FOR THE RECORD: OLYMPIC GAMES: 1976 Olympic Team Member; WORLD CHAMPIONSHIPS: 1978, gold (400m & 800m freestyle); AUSTRALIAN CHAMPIONSHIPS: 17 (200m, 400m, 800m & 1500m freestyle, 100m butterfly); WORLD RECORDS: 5 (400m, 800m, 1500m freestyle); COMMONWEALTH GAMES: 1978, gold (400m & 800m freestyle), silver (200m freestyle & relay), bronze (relay); 1982 (400m & 800m freestyle); U.S. OPEN RECORD: 1 relay; AAU: 1 relay; FINA CUP: 1979, silver (400m freestyle), 6th (100m butterfly), 5th & 6th (relays).
Tracey Wickham of Australia set world records in the 400-meter and 800-meter freestyle in 1978. It was not until 1987 that Janet Evans of the USA broke them– a period of 9 1/2 years. All totaled, she set five world records in the 400-meter, 800-meter and 1500-meter freestyles in a a period of two years.
Born in Melbourne, Victoria, in 1962, Tracey began swimming at age eight and broke her first State age group record in the 200-meter backstroke at age 10. Her first National gold medal came in the 200-meter individual medley at age 12, but it was the middle and distance freestyles which were to be Tracey’s strong events. By age 13, she had made the 1976 Australian Olympic team as the youngest competitor on the team.
It was the year following the Olympics that Tracey and her family moved to Mission Viejo for a nine month period and trained with Mark Shubert. Upon returning to Brisbane, Tracey broke the 1500-meter freestyle world record in a solo swim. Two weeks later she broke the 800-meter freestyle world record and only six months later, the 400-meter freestyle world record. Before the next year was over, she broke the 1500-meter and 800-meter freestyle world records again.
Tracy dominated the middle distance freestyle event for women in the years preceding the 1980 Moscow Olympics.
In 1978 Tracey started a nine week international swimming tour in Edmonton, Alberta, Canada, by taking six seconds off the 800-meter freestyle world record of teammate Michelle Ford at the Commonwealth Games.
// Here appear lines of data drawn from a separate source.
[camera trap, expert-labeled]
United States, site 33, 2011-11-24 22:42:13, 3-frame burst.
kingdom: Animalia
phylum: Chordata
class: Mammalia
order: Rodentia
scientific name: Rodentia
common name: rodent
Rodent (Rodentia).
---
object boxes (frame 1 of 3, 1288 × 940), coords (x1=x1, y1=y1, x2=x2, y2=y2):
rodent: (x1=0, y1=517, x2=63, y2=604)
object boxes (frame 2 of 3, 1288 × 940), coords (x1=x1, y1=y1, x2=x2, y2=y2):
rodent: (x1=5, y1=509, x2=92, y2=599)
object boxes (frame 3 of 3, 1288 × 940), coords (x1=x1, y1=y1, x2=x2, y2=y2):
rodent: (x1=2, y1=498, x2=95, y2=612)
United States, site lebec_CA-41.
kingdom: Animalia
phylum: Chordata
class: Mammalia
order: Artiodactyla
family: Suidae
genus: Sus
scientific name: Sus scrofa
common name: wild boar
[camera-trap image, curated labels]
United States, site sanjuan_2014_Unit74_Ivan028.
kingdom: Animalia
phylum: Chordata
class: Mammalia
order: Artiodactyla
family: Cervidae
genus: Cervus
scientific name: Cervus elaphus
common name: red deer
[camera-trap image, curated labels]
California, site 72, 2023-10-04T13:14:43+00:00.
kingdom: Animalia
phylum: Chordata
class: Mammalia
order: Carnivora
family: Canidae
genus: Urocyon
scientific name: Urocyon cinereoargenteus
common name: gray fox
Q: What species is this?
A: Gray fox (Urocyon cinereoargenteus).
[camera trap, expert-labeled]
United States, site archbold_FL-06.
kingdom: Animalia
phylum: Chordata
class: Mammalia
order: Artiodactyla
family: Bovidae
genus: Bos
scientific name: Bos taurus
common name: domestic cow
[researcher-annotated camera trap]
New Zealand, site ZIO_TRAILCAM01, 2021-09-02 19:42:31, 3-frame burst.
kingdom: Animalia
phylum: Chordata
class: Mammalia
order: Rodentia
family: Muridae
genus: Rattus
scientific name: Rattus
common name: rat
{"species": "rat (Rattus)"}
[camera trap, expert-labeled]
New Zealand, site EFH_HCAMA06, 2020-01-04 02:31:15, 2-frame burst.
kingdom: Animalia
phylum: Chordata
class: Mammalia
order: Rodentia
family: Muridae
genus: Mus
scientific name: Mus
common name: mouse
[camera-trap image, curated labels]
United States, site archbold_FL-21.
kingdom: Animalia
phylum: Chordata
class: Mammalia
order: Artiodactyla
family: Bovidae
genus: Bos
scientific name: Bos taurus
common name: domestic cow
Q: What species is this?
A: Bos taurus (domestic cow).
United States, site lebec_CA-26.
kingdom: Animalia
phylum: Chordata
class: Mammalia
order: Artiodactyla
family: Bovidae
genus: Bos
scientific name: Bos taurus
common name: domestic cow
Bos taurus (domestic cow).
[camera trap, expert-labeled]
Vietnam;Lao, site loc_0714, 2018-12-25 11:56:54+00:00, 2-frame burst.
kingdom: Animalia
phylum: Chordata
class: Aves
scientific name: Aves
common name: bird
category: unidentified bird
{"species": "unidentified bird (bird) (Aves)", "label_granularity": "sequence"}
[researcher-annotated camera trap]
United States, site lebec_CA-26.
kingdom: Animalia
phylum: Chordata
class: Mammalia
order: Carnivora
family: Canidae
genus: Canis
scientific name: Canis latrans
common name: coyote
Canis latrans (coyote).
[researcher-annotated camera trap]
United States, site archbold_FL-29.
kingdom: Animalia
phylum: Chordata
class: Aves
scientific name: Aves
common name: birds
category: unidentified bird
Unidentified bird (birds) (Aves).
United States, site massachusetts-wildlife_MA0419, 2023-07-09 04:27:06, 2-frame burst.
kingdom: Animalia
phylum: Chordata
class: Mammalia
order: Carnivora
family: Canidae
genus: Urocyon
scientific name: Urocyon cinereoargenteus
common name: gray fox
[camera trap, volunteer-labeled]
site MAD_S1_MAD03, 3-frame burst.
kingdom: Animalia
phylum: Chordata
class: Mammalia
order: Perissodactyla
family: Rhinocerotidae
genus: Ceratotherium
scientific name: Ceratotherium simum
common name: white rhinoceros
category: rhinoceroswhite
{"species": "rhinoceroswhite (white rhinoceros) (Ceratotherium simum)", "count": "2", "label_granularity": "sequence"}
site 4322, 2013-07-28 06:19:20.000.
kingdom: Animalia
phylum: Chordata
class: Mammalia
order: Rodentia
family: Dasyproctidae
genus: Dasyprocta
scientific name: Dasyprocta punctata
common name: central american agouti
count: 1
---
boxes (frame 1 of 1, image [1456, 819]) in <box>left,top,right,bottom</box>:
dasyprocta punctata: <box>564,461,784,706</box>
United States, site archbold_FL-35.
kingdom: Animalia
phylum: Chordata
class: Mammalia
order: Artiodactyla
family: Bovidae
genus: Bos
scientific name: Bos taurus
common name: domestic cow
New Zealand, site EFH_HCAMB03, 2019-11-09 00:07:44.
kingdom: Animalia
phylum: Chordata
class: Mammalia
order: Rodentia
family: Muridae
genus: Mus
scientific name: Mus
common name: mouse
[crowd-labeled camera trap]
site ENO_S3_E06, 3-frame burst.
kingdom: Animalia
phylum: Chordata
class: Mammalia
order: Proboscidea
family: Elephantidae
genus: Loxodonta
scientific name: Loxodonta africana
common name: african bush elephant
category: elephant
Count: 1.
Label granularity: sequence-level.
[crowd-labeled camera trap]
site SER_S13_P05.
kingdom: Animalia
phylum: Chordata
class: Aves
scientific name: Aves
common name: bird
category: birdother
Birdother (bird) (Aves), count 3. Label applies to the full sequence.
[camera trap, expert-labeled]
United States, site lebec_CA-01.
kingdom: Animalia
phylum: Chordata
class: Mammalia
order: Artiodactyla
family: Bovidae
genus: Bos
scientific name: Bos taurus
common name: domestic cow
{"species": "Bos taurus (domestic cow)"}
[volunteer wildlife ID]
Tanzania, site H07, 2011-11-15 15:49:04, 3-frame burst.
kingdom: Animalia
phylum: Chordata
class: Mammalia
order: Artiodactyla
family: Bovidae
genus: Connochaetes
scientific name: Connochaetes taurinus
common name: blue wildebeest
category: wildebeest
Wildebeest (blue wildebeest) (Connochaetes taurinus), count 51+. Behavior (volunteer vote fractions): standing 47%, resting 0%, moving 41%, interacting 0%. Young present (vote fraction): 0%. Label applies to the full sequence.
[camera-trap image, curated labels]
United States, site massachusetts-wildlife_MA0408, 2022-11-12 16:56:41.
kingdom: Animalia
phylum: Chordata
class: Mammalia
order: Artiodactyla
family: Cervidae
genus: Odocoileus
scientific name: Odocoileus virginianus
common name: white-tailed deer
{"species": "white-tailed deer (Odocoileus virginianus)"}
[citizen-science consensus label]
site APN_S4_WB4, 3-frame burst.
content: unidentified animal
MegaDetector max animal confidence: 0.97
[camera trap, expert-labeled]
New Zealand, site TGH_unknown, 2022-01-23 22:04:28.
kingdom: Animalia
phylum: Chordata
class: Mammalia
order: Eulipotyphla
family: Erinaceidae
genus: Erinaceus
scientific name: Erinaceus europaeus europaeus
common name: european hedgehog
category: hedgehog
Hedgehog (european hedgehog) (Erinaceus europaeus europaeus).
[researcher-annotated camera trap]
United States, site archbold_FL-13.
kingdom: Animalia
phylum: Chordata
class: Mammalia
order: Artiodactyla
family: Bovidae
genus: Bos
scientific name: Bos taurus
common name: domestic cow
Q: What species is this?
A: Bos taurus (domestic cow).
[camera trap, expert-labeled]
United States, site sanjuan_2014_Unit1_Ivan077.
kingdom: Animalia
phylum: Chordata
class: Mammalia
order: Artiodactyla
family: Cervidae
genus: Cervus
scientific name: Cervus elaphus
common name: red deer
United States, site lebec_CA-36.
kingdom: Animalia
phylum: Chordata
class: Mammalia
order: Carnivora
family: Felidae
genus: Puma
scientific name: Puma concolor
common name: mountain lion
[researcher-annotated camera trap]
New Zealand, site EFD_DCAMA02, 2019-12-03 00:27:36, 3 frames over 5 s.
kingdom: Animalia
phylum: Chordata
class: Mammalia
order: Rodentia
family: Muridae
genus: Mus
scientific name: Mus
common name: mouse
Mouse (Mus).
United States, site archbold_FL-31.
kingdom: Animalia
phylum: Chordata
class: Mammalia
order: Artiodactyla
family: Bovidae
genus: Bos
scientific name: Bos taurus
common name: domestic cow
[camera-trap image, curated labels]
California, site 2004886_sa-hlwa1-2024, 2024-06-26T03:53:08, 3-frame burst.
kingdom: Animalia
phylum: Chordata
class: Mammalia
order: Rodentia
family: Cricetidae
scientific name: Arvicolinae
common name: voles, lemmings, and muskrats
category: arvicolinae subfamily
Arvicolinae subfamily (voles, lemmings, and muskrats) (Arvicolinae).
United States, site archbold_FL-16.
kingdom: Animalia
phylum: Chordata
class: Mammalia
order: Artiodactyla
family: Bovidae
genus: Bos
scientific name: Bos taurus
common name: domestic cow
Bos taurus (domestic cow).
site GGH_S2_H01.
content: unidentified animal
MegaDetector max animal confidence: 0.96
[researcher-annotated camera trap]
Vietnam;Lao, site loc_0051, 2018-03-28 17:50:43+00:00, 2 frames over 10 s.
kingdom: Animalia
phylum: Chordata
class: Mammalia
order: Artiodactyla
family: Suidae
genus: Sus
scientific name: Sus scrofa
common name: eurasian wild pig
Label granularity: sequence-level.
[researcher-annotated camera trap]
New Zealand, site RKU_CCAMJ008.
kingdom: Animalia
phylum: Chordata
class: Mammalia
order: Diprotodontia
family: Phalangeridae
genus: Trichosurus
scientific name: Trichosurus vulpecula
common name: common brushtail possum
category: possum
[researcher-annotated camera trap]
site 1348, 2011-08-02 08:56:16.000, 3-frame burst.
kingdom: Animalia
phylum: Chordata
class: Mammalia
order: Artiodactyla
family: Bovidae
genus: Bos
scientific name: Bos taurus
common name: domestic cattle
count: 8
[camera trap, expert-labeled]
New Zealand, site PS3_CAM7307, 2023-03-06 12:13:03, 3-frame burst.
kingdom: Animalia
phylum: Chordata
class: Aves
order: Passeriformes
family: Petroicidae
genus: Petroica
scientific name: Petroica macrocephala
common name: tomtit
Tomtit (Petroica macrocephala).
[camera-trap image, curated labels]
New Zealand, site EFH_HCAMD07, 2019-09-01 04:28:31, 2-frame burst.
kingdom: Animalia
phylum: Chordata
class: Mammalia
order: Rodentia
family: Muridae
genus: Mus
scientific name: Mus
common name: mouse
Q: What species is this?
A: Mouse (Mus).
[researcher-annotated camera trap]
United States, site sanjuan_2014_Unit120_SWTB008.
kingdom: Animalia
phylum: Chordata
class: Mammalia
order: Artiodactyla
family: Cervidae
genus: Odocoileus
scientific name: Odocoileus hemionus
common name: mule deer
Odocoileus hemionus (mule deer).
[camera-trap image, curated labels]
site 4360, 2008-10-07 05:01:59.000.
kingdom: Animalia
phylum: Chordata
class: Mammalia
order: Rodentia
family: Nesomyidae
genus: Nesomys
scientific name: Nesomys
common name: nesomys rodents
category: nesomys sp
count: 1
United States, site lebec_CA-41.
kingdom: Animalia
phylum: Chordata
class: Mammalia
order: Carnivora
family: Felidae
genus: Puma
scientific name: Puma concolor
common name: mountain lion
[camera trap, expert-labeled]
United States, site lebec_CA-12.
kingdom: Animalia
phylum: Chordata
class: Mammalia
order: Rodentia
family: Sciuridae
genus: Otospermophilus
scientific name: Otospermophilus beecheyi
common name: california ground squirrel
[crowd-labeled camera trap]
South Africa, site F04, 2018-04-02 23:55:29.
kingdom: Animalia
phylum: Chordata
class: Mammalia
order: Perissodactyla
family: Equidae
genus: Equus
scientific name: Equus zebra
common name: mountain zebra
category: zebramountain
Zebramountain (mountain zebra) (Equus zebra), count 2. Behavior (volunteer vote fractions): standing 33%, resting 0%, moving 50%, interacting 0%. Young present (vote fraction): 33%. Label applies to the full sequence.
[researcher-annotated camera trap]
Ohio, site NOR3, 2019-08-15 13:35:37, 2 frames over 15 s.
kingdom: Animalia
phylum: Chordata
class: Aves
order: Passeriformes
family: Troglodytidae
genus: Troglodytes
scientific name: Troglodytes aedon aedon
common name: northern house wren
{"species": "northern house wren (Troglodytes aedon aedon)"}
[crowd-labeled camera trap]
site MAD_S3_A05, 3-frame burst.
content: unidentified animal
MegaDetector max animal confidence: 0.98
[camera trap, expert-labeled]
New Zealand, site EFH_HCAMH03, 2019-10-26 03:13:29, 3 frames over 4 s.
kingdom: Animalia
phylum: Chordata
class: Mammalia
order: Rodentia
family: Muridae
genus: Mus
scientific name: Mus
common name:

Next came the Berlin World Championships that same month and another record in the 400-meter freestyle where she also went on to win the 800-meter freestyle a few days later. She became Australia’s only gold medalist at the Championships and her country’s first gold medalist in World Championship history. Her remarkable accomplishments were all the more spectacular as her taper was getting stale after nine weeks on the road. Six months later she reset the 1500-meter freestyle world record in the Australian Championships in Perth.
Tracey was selected for the 1980 Australian Olympic team but pulled out for personal and family reasons. She retired, but came back eight months later to win gold medals in the 100-meter butterfly and 200-meter freestyle at the Australian National Championships. Her coach, Laurie Lawrence, was her inspiration to continue training for the 1982 Commonwealth Championships in her hometown of Brisbane where she repeated her 400-meter and 800-meter freestyle victories from four years earlier and took the silver in the 200-meter freestyle.
Before Tracey was through, she had 260 Australian records, twelve Commonwealth records, and was voted the Australian Sportsperson of the Year in 1978, as well as receiving the Australian Sportswoman of the Year, 1978 and 1979. Queen Elizabeth presented her with the prestigious M.B.E.–Member of the British Empire recognition in 1978.